Data for the task:
— begin —

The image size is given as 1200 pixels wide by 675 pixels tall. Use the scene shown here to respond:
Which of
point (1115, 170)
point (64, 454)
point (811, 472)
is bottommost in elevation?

— end —
— begin —

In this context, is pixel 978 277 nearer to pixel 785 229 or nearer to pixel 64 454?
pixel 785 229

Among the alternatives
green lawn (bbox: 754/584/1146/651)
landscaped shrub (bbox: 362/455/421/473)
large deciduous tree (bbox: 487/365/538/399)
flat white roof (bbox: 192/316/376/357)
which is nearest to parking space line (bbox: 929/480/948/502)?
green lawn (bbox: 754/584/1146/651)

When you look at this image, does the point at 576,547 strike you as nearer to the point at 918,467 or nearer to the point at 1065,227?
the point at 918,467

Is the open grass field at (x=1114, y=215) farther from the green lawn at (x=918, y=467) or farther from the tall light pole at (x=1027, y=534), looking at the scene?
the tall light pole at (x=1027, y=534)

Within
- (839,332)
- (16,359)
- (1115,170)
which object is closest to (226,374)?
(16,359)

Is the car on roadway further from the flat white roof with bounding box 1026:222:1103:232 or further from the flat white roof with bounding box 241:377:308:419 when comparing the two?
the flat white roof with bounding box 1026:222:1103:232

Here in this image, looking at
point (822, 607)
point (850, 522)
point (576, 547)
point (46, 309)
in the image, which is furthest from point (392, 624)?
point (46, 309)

— end —

Problem statement:
Please list each line of the entries above that contains the word "bounding".

Answer below:
Is the car on roadway further from the flat white roof with bounding box 1026:222:1103:232 or further from the flat white roof with bounding box 241:377:308:419 when comparing the two?
the flat white roof with bounding box 1026:222:1103:232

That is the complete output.